| Extrait de page |
↓↓↓

Le cas de Priam nous amène à évoquer le problème de la monogamie. Même à Troie, et justement en dépit du cas de Priam, a fortiori chez les Achéens, la monogamie est de règle. Si la guerre a éclaté, c’est bien précisément parce que Ménélas a subi un affront en la personne de son épouse, qu’il reprendra d’ailleurs et à laquelle il pardonnera sa trahison. Cette monogamie n’entraîne pas, pour l’homme s’entend, une quelconque fidélité. Les captives, les servantes doivent céder au désir du maître. Agamemnon, lorsqu’il restitue Briséis à Achille, insiste bien sur le fait qu’il n’a pas eu commerce avec elle, mais c’est là une situation rarissime. Et, quand Ulysse est redevenu le maître d’Ithaque, il tire vengeance de celles de ses servantes qui ont couché avec les prétendants, comme si lui seul avait droit à leurs faveurs. Lui, en revanche, n’a pas hésité à partager le lit de Calypso. La veille encore de son départ, « ils gagnèrent le fond de la grotte profonde où, demeurés ensemble, ils se livrèrent au plaisir » (Od., V, 226-227).
Par conséquent, si les héros ont de leurs épouses des enfants légitimes, ils peuvent aussi avoir des enfants d’autres femmes, lesquels ont un statut mal défini, mais en tout cas moins négatif que celui des nothoï, des bâtards de l’époque classique. Ainsi, quand Télémaque arrive chez Ménélas, celui-ci est-il en train de célébrer les noces du fils qu’il avait eu d’une esclave et qu’il mariait à la fille d’un noble Spartiate : « C’était son préféré, le vigoureux Mégapenthès, né d’une esclave : car les dieux refusaient à Hélène un autre enfant après la naissance d’Hermione » (Od., IV, 11 sq.). De même, Ulysse, accueilli à Ithaque par le porcher Eumée et soucieux de dissimuler son identité, prétend être le fils illégitime d’un noble Crétois et d’une esclave. A la mort de son père, il aurait reçu une part de l’héritage, bien que le Crétois ait eu d’autres fils, légitimes ceux-là, aurait fait un riche mariage et participé à la guerre de Troie aux côtés du héros Idoménée.

↑↑↑

| Extraits des données |
↓↓↓

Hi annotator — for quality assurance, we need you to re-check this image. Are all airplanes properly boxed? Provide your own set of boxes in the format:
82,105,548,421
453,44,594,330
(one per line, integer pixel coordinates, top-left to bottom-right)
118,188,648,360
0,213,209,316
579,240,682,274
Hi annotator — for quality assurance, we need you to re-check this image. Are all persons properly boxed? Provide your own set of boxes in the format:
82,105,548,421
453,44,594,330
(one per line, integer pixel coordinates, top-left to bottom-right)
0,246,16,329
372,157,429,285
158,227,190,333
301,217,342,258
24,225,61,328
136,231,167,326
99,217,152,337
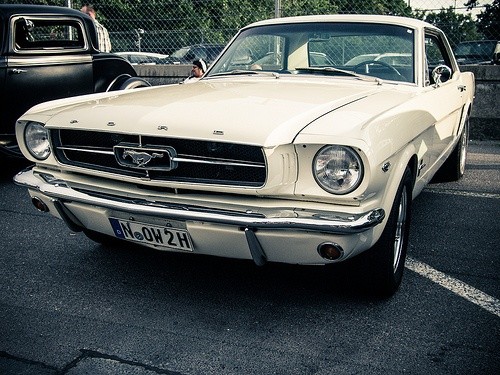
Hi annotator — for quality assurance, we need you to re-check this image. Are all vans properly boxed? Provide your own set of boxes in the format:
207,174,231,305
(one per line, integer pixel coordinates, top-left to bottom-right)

↑↑↑

| Défi A |
Dressez la liste de tous les personnages féminins désignés par leur nom dans l'extrait sur la monogamie homérique.
| Défi B |
Prolongez l'extrait sur la monogamie homérique au-delà de sa dernière phrase.

| Résultat obtenu A |
Briséis, Calypso, Hélène, Hermione

| Résultat obtenu B |
Le cas des enfants illégitimes est révélateur d’une société où les statuts juridiques ne sont pas encore fixés de façon précise. C’est ce que confirme un rapide examen de la condition des autres personnes faisant partie de l’oïkos, des esclaves et des différentes catégories de travailleurs.
Parce que l’esclavage est un des traits spécifiques de la société grecque antique, on s’est efforcé d’en trouver l’origine dès l’époque homérique. Pourtant, alors que, dans les tablettes, on relève le terme do-e-ro, qui annonce le doulos de l’époque classique, ce même terme ne se rencontre qu’exceptionnellement dans les poèmes. En revanche, on trouve, pour indiquer la qualité de ceux qui travaillent et sont dans la dépendance d’autrui, des mots différents : oïkeus, dmôs, drester, et plus particulièrement amphipolos pour nommer les servantes. Il semble bien que ces termes s’appliquent autant à des esclaves proprement dits, à savoir des gens qui font partie des biens, qu’à des personnes libres, mais relevant de l’oïkos ; c’est le cas en particulier pour oïkeus, qui, dans l’Iliade, peut même désigner des membres de la famille du maître.
Cette incertitude du vocabulaire traduit une condition qui n’est pas encore juridiquement définie, à la différence de l’esclave-marchandise de l’époque classique. En effet, l’origine et la place réelle de ces esclaves dans la maison du maître peuvent être infiniment variées. Celles dont l’origine apparaît le plus clairement sont les captives de guerre, ces femmes enlevées à l’ennemi et qui, dans la répartition du butin, constituent la « part d’honneur » réservée aux héros comme Chryséis et Briséis, les deux jeunes captives qui sont à l’origine du drame qui constitue le sujet de l’Iliade. Le sort le plus fréquent de ces femmes de noble naissance consiste à devenir la concubine du maître auquel elles échoient. Si ce que dit Achille de Briséis : « Et celle-là, je l’aimais, moi, du fond du cœur, toute captive qu’elle était » (Il., IX, 342 sq.), témoigne que des liens étroits pouvaient à la limite exister entre maître et captives, celles-ci n’en étaient pas moins à l’entière discrétion de leur maître. Ainsi Agamemnon offre-t-il à Achille pour le faire revenir dans le camp des Achéens sept femmes capturées à Lesbos, « habiles aux travaux impeccables » (Il., IX, 270) et « surpassant en beauté tout leur sexe » (Ibid., 273) et lui promet-il, lorsque Troie sera tombée aux mains des Grecs vingt Troyennes, « les plus belles après Hélène l’Argienne » (Ibid., 282). C’est d’ailleurs bien là le sort qu’Hector redoute pour Andromaque : « le jour où quelque Achéen à la cotte de bronze t’emmènera pleurante, t’enlevant le jour de la liberté. Peut-être alors en Argos tisseras-tu la toile pour une autre ; peut-être porteras-tu l’eau de la source Messéis ou de l’Hypérée, subissant mille contraintes parce qu’un destin brutal pèsera sur toi » (Il., VI, 455sq.).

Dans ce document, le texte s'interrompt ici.